There's a growing trend of trading in your smartphone for an old-school cell phone and it's happening for many reasons, one of which is the fragility of smartphones. If you're a smartphone user, you've very likely dealt with a cracked or shattered screen before and the solution isn't cheap and often isn't very green either. It's usually cheaper to get a new phone than it is to fix the one you have, meaning more e-waste to go round.
But many of us, myself included, still stick by our smartphones because of how much we can accomplish with them. They have replaced the need for a digital camera, GPS device, mp3 player and several other gadgets, but we want our smartphones to last as well as be really useful.
Researchers at Ohio's University of Akron think they have found the solution: a coating for smartphone glass made up of copper nanowires that makes the screens more flexible and all-around tougher.

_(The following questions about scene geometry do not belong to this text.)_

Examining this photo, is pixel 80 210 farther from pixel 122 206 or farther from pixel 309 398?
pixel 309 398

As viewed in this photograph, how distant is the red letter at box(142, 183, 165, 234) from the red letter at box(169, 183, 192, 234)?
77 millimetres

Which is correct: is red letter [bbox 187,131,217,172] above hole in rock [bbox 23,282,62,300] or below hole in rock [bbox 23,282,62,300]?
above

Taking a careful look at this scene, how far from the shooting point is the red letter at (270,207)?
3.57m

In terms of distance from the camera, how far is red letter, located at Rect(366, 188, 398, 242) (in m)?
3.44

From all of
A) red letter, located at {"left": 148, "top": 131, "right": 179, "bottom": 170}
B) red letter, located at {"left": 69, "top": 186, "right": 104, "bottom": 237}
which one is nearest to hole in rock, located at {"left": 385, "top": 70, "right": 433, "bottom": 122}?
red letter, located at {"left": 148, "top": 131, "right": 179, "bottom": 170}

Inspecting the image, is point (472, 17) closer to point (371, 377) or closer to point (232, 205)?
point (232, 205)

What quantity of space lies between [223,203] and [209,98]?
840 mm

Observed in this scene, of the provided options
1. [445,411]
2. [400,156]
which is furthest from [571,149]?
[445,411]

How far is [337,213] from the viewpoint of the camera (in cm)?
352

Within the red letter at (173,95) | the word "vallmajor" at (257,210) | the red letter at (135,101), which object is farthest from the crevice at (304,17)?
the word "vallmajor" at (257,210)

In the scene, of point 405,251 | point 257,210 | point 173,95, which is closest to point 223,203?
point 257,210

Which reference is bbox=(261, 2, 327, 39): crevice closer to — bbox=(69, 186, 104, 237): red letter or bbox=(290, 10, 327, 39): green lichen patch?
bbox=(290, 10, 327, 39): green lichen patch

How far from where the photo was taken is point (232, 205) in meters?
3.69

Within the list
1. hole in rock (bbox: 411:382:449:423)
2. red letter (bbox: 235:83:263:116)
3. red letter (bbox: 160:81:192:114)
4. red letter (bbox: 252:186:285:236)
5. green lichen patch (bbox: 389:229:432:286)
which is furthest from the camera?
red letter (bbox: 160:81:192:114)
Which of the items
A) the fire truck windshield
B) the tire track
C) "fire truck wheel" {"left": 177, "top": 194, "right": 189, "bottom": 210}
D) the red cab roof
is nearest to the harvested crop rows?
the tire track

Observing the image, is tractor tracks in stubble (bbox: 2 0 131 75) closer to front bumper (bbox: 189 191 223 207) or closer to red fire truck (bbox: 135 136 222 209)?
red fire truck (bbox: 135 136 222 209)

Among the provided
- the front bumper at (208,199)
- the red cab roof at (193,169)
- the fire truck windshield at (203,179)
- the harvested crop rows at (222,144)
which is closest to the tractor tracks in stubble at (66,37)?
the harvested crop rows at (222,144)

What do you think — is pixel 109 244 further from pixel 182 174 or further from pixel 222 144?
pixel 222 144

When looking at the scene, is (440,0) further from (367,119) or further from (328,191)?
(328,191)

Most smartphones today use a coating of indium tin oxide, also known as ITO. ITO is electrically conductive and transparent, but it's also brittle, so it does nothing to protect from cracks and shatters.
The new coating that the team has created consists of a network of linked copper nanowires that can be deposited directly on rigid glass or flexible polymer sheets through a process that is scalable for mass production.
The researchers tested the coating on transparent polymer and it retained its conductivity after having Scotch tape repeatedly applied to and removed from the surface and it was bent 1,000 times without any loss of conductivity. Because this coating could be used on polymer sheets and not just glass, rugged, flexible, shatterproof polymer touchscreens could be possible in the future.